MARADONA

Eduardo Galeano                       
                                                                                              
Ningún futbolista destacado había denunciado sin pelos en la lengua a los amos del negocio del fútbol. Fue el deportista más famoso y popular de todos los tiempos quien rompió lanzas en defensa de los jugadores que no eran famosos ni populares. 
Este ídolo generoso y solidario había sido capaz de cometer, en apenas cinco minutos, los dos goles más contradictorios de la historia del fútbol. Sus devotos lo veneraban por los dos: no sólo era digno de admiración el gol del artista, bordado por las diabluras de sus piernas, sino también, y quizá más, el gol del ladrón, que su mano robó.
Diego Armando Maradona fue adorado no sólo por sus prodigiosos malabarismos sino también porque era un dios sucio, pecador, el más humano de los dioses.

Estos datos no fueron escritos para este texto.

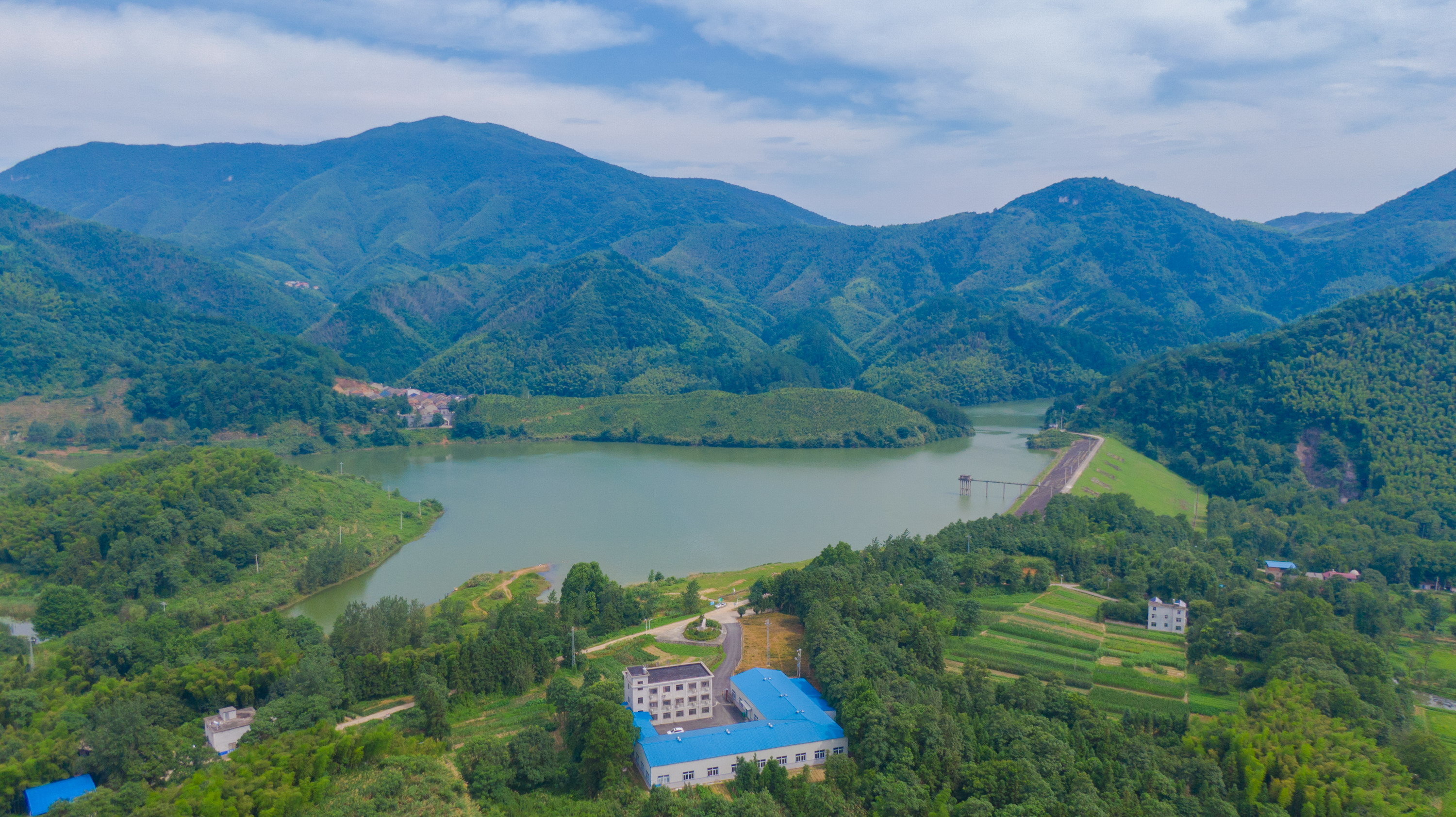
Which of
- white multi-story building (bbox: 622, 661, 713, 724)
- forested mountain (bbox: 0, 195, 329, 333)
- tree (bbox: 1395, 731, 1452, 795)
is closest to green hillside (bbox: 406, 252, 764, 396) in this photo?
forested mountain (bbox: 0, 195, 329, 333)

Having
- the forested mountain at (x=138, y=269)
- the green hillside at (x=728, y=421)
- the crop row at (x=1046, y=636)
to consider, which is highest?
the forested mountain at (x=138, y=269)

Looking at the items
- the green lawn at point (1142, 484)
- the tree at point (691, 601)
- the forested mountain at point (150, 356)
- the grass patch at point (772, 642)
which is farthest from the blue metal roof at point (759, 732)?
the forested mountain at point (150, 356)

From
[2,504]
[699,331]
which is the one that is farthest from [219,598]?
[699,331]

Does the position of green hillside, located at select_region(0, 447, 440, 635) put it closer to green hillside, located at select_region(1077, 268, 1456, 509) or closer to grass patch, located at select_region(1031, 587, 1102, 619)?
grass patch, located at select_region(1031, 587, 1102, 619)

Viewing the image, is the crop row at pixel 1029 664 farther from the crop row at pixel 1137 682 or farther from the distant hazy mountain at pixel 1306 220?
the distant hazy mountain at pixel 1306 220

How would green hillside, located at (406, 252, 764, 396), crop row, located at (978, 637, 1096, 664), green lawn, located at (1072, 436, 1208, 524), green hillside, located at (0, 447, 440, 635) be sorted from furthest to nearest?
green hillside, located at (406, 252, 764, 396) → green lawn, located at (1072, 436, 1208, 524) → green hillside, located at (0, 447, 440, 635) → crop row, located at (978, 637, 1096, 664)

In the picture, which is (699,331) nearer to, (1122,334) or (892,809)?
(1122,334)

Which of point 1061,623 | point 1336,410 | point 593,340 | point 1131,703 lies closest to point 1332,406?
point 1336,410
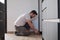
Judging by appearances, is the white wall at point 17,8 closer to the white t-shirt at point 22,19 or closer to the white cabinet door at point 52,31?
the white t-shirt at point 22,19

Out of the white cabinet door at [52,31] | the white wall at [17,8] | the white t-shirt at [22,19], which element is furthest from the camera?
the white wall at [17,8]

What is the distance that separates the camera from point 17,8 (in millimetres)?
4988

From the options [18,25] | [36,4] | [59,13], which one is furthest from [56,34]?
[36,4]

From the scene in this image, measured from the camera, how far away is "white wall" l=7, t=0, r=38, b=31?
16.1 feet

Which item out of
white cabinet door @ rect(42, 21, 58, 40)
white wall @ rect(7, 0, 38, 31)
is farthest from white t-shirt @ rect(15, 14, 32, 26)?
white cabinet door @ rect(42, 21, 58, 40)

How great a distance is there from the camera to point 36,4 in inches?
192

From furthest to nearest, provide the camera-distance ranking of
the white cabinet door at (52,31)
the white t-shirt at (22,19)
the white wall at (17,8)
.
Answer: the white wall at (17,8) → the white t-shirt at (22,19) → the white cabinet door at (52,31)

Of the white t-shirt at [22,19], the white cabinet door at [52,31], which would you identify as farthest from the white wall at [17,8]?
the white cabinet door at [52,31]

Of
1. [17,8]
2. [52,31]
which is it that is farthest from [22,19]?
[52,31]

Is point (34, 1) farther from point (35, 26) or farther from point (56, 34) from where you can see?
point (56, 34)

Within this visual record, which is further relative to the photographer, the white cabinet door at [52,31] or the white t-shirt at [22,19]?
the white t-shirt at [22,19]

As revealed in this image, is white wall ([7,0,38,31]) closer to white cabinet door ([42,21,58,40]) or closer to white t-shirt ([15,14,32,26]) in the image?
white t-shirt ([15,14,32,26])

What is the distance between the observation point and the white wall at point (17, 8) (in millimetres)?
4906

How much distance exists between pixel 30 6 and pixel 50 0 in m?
2.80
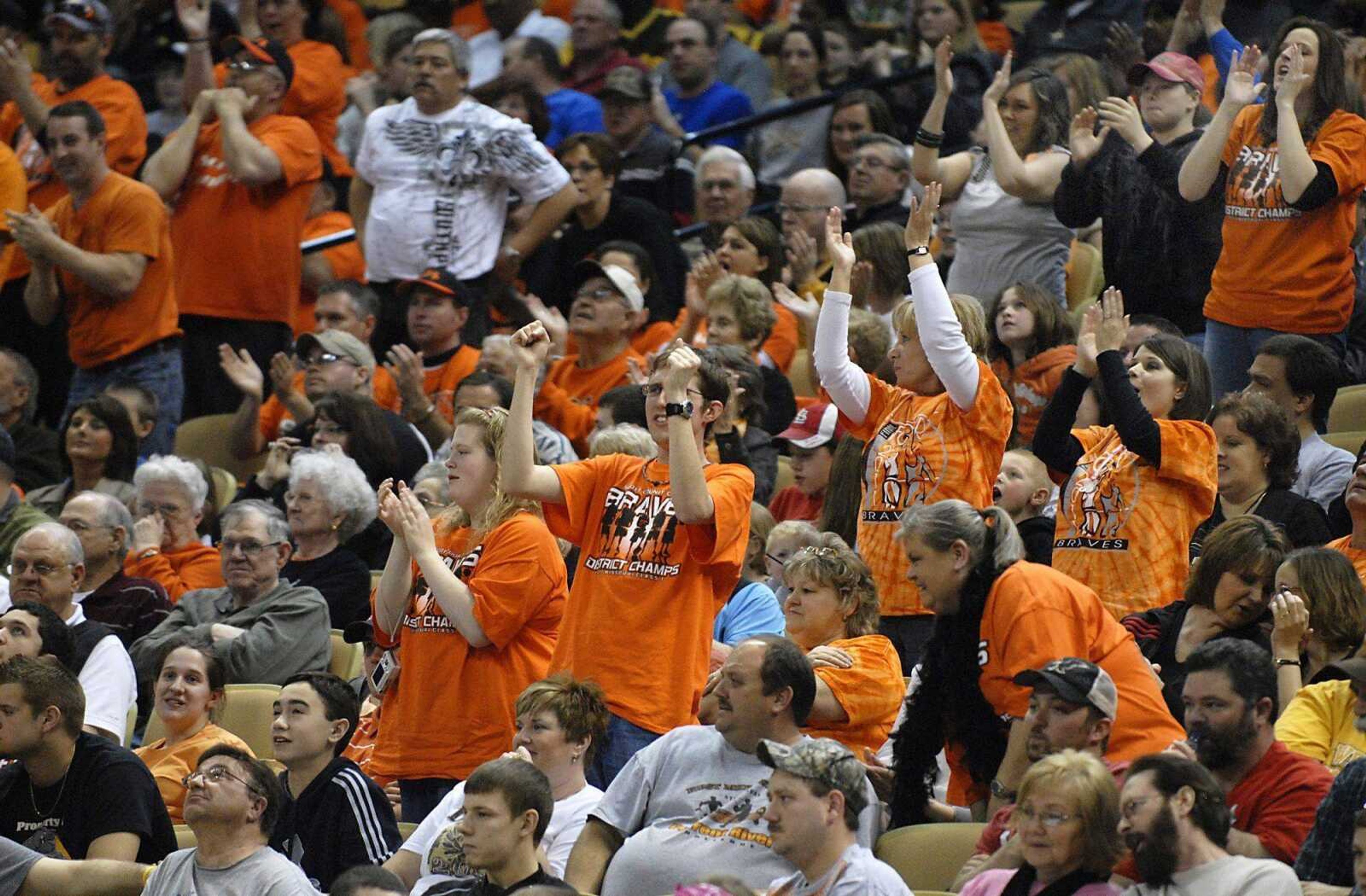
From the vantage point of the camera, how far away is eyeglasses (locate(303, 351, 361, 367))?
8.88m

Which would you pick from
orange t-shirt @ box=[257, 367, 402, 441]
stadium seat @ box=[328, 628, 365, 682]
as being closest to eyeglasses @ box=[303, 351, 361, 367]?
orange t-shirt @ box=[257, 367, 402, 441]

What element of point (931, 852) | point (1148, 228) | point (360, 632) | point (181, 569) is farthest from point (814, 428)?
point (931, 852)

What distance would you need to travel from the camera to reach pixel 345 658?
7.31 m

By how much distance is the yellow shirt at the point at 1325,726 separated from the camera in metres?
5.12

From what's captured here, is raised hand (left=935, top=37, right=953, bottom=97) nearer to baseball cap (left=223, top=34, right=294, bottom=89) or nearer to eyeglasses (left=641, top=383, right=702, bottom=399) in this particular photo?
baseball cap (left=223, top=34, right=294, bottom=89)

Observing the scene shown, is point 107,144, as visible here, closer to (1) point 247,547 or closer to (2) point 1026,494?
(1) point 247,547

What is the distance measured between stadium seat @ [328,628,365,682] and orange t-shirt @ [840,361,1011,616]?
1.77 m

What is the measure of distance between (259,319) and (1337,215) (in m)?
4.64

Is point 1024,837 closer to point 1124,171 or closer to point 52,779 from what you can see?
point 52,779

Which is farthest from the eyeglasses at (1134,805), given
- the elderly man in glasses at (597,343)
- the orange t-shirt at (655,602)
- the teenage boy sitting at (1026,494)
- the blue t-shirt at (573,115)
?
the blue t-shirt at (573,115)

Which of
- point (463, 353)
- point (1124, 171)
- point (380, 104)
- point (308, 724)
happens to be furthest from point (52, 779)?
point (380, 104)

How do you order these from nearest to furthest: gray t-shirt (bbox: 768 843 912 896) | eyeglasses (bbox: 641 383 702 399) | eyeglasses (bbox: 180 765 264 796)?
gray t-shirt (bbox: 768 843 912 896), eyeglasses (bbox: 180 765 264 796), eyeglasses (bbox: 641 383 702 399)

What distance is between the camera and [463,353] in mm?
9094

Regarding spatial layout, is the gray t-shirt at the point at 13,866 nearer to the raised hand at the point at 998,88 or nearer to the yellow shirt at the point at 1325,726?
the yellow shirt at the point at 1325,726
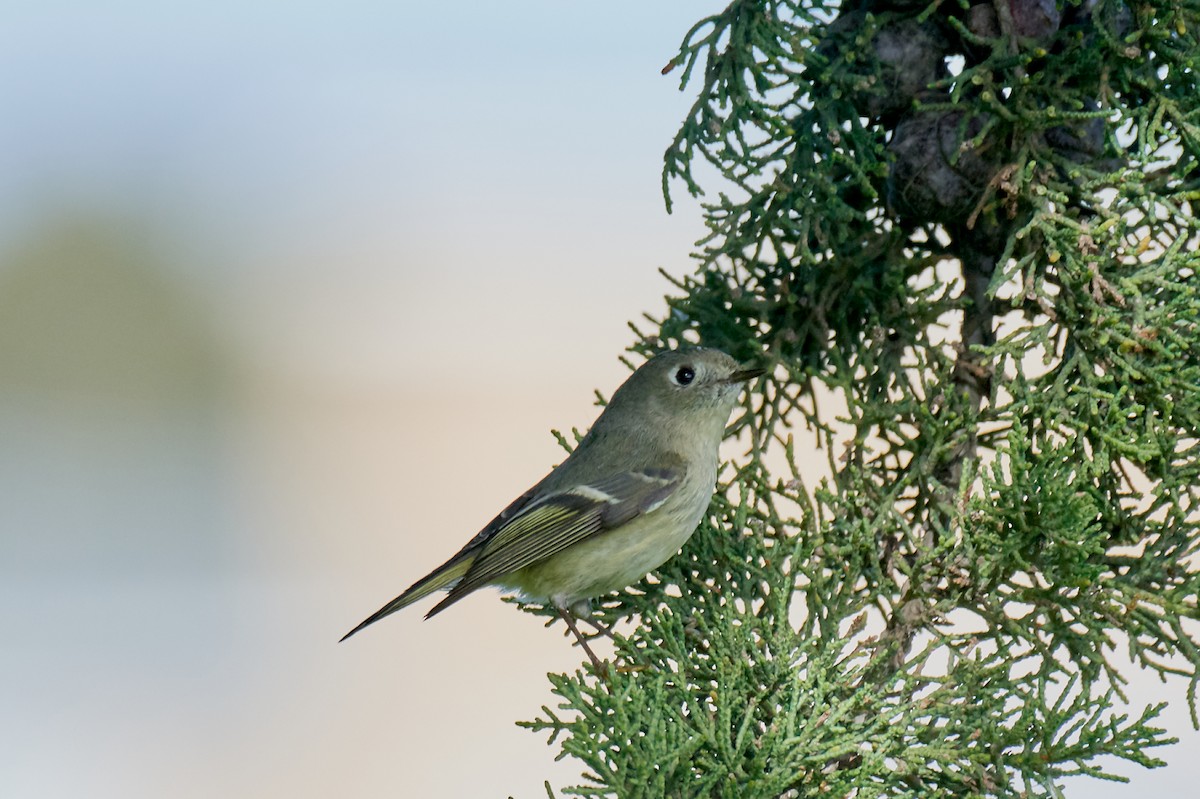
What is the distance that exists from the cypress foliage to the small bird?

Cualquiera podía reconocer en él una síntesis ambulante de las debilidades humanas, o al menos masculinas: mujeriego, tragón, borrachín, tramposo, mentiroso, fanfarrón, irresponsable.
Pero los dioses no se jubilan, por humanos que sean.
Él nunca pudo regresar a la anónima multitud de donde venía. La fama, que lo había salvado de la miseria, lo hizo prisionero.
Maradona fue condenado a creerse Maradona y obligado a ser la estrella de cada fiesta, el bebé de cada bautismo, el muerto de cada velorio.
Más devastador que la cocaína es la exitoína. Los análisis, de orina o de sangre, no delatan esta droga.